To comply with social distancing while communicating with neighbors, Dage said they hung flyers in common areas of their building rather than going door to door. “The next day after we posted flyers the property manager sent an email to every resident saying we have to pay our rent on time this month just like every month, and by the end of the day she ripped down every flyer throughout the complex,” Dage said.
For now, Dage and their roommates are protected by a 60-day municipal eviction freeze that Austin’s city council passed Thursday. But with no job, they said they don't know how they’ll earn the money to pay back rent when those two months are up, which could mean owing their landlord more money and getting evicted down the line.
“I think it’s unrealistic of the city to expect people will magically be able to come up with two months' rent when they couldn’t pay one to begin with,” said Dage.
Rent strikers in some communities are presenting landlords with clear demands. Organizers of Rent Strike Raleigh in North Carolina are asking authorities to freeze rent and utility payments and open up vacant housing, including hotel rooms, for those who have nowhere to go, as well as workplace protections, free health care, freedom for at-risk prisoners, and an end to ICE deportations. Organizers of Rentstrike ATX in Austin are making similar demands, and also encouraging participants to "talk to your friends, your neighbors, your roommates. Talk to your landlord's tenants. Coordinate across complexes and neighborhoods. Spread the strike, and lay the foundation for a group action against your landlord.”
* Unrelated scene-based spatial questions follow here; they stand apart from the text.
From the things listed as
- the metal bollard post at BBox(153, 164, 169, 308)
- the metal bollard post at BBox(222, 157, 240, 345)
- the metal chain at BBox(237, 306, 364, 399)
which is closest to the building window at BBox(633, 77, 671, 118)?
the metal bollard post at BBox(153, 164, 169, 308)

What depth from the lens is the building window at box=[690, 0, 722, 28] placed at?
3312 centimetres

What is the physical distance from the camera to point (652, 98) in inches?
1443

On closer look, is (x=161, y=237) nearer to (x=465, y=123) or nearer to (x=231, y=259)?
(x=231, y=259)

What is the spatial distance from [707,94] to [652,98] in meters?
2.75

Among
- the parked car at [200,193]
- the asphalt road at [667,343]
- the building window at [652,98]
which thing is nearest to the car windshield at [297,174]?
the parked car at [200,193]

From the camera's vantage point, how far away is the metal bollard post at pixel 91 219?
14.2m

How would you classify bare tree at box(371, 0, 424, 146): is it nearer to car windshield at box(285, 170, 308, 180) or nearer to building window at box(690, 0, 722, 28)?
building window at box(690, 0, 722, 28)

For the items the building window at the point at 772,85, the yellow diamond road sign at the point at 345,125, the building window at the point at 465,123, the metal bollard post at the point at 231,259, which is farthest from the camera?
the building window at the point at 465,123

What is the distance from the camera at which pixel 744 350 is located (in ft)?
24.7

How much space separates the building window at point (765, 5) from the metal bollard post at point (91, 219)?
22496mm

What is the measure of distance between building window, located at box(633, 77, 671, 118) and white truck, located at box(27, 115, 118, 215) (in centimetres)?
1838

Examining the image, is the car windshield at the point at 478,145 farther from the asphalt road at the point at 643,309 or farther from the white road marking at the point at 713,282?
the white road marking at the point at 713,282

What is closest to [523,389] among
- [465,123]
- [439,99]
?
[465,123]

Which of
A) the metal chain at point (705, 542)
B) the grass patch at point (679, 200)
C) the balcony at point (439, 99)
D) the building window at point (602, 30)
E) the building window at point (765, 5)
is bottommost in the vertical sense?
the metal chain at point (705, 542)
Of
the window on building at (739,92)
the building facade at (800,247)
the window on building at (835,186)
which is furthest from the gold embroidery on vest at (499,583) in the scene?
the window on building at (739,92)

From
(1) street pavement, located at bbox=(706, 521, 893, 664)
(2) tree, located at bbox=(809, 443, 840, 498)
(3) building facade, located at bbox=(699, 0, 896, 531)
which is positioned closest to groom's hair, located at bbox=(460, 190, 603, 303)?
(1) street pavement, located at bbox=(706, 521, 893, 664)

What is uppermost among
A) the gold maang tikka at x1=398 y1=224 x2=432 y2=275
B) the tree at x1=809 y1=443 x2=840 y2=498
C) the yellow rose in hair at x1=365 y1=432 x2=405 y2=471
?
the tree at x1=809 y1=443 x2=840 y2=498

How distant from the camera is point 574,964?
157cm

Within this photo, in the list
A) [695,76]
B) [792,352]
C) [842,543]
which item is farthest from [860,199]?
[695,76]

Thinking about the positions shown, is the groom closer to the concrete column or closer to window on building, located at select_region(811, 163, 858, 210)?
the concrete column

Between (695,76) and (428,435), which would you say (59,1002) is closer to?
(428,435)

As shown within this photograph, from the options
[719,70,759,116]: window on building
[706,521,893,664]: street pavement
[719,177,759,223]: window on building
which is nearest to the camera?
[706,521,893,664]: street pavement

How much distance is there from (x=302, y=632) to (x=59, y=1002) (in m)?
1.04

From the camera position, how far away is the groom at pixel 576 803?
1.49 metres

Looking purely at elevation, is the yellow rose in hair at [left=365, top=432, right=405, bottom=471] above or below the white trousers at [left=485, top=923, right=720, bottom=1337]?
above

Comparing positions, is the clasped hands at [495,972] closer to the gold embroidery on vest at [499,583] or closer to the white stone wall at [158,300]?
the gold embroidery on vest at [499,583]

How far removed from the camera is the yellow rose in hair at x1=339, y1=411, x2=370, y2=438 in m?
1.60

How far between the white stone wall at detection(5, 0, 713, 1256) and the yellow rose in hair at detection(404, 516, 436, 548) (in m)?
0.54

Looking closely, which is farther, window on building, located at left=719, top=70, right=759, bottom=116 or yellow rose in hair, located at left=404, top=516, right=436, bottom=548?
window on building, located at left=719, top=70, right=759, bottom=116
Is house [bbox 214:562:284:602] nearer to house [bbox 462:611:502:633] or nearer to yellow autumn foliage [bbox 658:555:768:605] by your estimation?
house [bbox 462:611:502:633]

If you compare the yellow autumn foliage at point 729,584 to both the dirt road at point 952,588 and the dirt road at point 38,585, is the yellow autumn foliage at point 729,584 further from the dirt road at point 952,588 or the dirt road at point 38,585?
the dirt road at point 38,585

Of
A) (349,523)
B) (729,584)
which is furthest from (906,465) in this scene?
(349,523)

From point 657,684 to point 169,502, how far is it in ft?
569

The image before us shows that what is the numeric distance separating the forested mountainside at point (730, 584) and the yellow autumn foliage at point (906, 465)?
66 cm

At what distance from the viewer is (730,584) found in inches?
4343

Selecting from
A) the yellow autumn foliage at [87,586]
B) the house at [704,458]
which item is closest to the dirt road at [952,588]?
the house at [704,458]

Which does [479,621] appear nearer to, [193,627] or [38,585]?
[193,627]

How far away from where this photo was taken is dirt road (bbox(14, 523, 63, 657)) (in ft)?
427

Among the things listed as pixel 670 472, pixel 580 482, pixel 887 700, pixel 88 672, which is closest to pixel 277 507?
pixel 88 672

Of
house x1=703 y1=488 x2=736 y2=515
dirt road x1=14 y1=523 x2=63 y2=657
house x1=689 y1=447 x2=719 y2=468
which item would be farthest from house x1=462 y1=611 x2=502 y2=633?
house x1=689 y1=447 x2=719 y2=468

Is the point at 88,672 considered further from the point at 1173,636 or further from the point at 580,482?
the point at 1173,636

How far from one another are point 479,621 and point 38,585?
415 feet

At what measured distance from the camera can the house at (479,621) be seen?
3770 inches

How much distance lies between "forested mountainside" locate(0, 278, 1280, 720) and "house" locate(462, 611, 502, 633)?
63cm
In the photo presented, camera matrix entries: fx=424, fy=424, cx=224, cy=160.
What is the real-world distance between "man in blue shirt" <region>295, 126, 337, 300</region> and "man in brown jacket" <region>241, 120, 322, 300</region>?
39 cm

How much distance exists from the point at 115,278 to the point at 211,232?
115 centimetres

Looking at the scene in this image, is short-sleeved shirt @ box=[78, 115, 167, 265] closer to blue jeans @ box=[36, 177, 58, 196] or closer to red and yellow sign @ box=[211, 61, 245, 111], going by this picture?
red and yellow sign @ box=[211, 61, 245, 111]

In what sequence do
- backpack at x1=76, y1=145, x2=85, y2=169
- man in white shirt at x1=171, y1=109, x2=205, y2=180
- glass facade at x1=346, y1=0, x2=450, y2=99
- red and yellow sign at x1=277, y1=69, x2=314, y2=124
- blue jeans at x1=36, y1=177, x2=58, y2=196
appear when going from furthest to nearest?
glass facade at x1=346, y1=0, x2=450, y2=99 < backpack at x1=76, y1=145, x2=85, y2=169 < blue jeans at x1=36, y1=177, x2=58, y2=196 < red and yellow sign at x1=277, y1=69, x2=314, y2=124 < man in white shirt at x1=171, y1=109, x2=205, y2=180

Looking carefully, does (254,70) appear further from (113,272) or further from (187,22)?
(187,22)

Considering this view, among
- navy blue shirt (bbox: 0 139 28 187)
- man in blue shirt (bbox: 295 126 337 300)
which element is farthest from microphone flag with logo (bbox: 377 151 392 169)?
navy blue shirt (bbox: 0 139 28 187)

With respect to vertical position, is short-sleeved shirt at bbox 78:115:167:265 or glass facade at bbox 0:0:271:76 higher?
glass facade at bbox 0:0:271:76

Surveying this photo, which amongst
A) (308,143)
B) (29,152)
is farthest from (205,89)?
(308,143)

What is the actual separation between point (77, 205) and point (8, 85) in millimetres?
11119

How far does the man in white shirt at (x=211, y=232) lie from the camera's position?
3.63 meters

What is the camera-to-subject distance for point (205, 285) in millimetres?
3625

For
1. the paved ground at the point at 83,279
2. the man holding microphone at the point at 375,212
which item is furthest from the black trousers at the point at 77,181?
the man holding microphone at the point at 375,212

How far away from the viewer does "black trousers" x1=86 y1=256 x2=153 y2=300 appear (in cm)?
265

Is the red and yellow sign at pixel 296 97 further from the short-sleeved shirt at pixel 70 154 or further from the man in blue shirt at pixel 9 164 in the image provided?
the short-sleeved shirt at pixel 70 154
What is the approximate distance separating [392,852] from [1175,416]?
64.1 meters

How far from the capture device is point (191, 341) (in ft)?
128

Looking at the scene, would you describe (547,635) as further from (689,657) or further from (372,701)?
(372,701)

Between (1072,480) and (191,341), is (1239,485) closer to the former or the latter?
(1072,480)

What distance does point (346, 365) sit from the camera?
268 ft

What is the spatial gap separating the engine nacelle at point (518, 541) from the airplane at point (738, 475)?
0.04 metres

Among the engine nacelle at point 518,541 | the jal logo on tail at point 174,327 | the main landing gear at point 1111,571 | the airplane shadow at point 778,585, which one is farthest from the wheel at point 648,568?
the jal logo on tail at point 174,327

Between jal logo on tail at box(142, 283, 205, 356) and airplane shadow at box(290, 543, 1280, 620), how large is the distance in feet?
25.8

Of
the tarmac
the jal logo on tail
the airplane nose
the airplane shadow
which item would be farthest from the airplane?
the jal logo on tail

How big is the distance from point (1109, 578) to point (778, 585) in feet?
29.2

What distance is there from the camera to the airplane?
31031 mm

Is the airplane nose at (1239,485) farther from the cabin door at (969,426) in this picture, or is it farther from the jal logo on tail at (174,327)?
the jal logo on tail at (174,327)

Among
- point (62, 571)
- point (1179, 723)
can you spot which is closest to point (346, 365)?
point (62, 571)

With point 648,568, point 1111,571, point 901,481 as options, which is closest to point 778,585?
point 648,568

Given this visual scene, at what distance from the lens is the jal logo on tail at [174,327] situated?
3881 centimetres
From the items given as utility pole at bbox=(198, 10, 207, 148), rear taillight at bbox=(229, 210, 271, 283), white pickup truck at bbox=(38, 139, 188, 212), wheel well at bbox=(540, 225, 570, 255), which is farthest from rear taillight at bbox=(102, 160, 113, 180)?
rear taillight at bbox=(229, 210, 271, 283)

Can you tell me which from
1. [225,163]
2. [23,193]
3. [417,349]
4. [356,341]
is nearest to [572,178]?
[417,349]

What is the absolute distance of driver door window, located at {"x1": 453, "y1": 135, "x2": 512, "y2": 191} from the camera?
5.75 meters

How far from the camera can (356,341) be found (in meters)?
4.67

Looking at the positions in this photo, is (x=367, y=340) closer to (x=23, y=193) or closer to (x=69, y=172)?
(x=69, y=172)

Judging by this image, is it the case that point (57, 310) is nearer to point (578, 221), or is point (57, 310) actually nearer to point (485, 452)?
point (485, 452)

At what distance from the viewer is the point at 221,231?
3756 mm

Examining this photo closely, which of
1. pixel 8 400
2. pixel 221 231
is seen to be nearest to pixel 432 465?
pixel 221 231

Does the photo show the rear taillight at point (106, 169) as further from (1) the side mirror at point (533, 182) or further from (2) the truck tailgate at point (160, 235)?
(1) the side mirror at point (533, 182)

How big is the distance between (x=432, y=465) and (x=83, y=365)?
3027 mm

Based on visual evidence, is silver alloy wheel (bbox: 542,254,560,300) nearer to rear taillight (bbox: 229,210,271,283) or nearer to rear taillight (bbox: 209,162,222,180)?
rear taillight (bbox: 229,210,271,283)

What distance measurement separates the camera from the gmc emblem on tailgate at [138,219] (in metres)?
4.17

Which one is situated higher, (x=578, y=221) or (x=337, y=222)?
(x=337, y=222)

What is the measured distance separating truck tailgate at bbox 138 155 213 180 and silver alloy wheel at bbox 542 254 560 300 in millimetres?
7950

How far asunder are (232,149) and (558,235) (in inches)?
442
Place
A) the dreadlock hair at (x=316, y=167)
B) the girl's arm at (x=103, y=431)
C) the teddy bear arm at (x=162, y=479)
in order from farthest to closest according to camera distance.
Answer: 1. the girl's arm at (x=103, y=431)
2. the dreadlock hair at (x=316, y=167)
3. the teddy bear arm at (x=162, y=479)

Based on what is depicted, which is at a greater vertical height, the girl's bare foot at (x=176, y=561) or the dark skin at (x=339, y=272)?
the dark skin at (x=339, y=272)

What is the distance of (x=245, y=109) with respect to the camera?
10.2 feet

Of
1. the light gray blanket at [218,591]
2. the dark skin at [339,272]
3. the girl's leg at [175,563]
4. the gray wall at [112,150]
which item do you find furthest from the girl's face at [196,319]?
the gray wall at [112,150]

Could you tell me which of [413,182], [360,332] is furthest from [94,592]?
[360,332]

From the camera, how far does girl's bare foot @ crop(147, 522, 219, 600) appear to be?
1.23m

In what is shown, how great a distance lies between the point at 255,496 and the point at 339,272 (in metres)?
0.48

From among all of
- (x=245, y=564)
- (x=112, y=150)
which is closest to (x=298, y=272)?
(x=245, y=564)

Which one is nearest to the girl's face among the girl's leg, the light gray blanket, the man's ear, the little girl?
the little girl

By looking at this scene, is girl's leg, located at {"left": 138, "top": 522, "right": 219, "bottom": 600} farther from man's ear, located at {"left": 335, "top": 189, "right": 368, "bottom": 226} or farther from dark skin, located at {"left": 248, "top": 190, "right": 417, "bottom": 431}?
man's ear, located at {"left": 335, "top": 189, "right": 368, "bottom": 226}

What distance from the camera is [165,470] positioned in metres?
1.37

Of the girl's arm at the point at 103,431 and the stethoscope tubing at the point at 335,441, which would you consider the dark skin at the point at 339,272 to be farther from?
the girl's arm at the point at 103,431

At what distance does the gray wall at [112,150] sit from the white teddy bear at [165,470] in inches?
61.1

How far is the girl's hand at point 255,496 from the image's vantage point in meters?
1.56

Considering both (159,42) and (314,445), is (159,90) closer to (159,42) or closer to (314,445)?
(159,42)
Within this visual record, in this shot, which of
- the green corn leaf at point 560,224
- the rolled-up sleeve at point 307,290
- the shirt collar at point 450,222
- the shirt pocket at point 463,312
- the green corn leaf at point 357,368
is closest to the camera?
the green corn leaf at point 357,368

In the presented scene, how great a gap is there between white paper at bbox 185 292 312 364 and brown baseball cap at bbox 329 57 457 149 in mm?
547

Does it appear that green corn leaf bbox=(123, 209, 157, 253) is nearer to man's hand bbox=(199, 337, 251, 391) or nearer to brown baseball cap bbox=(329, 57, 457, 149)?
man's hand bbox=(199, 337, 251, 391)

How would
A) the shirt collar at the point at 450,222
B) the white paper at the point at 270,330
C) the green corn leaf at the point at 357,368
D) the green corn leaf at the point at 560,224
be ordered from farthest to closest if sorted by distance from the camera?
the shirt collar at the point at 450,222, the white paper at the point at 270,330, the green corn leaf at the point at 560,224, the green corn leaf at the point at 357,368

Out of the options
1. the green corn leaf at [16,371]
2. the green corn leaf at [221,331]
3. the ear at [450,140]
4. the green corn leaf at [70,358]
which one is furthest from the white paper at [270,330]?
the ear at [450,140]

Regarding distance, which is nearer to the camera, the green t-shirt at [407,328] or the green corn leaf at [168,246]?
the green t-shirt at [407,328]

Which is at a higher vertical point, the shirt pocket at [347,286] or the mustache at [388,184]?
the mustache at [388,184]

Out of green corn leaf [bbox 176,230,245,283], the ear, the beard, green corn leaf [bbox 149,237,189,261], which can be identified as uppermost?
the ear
Rent strikers in Montana are asking Gov. Steve Bullock to suspend "all rent, mortgage and utility payments for 2 full months."
A mortgage payment freeze would provide relief for landlords, some of whom say they won’t be able to make their payments without rental income. But most landlords aren’t mom and pop operations; in 2017, a report by the Joint Center for Housing Studies at Harvard found that more than half of rental properties in the United States were owned by "institutional investors" like banks, funds, or corporations.
“The current crisis is laying bare the tenants rights crisis that has already existed for years, and it’s becoming harder to pretend the status quo is sustainable.”
On Wednesday, California Gov. Gavin Newsom announced that some major banks would forgive mortgage loans for homeowners throughout the state.
Rent strike proponents are encouraging people who need rent relief but aren’t prepared to strike to download form letters to send to their landlords requesting a rent reduction. Whether tenants who are short on cash this month choose to strike or negotiate with their landlords individually, they hope that in the long term the economic fallout of the pandemic could drive collective action that will strengthen tenants' rights.
“People are a lot more engaged now than they would have been,” said Dage, the Austin renter. “People had been introduced to some of these ideas, like the nationalization of health care and housing, but [now] it’s not something to theorize about anymore, but something that's impacting people’s daily life.”
Max W., an organizer with the Philadelphia Tenants Union, agreed. “This moment has the potential to advance the movement to build tenant power in a major way,” he told BuzzFeed News. “The current crisis is laying bare the tenants rights crisis that has already existed for years, and it’s becoming harder to pretend the status quo is sustainable.”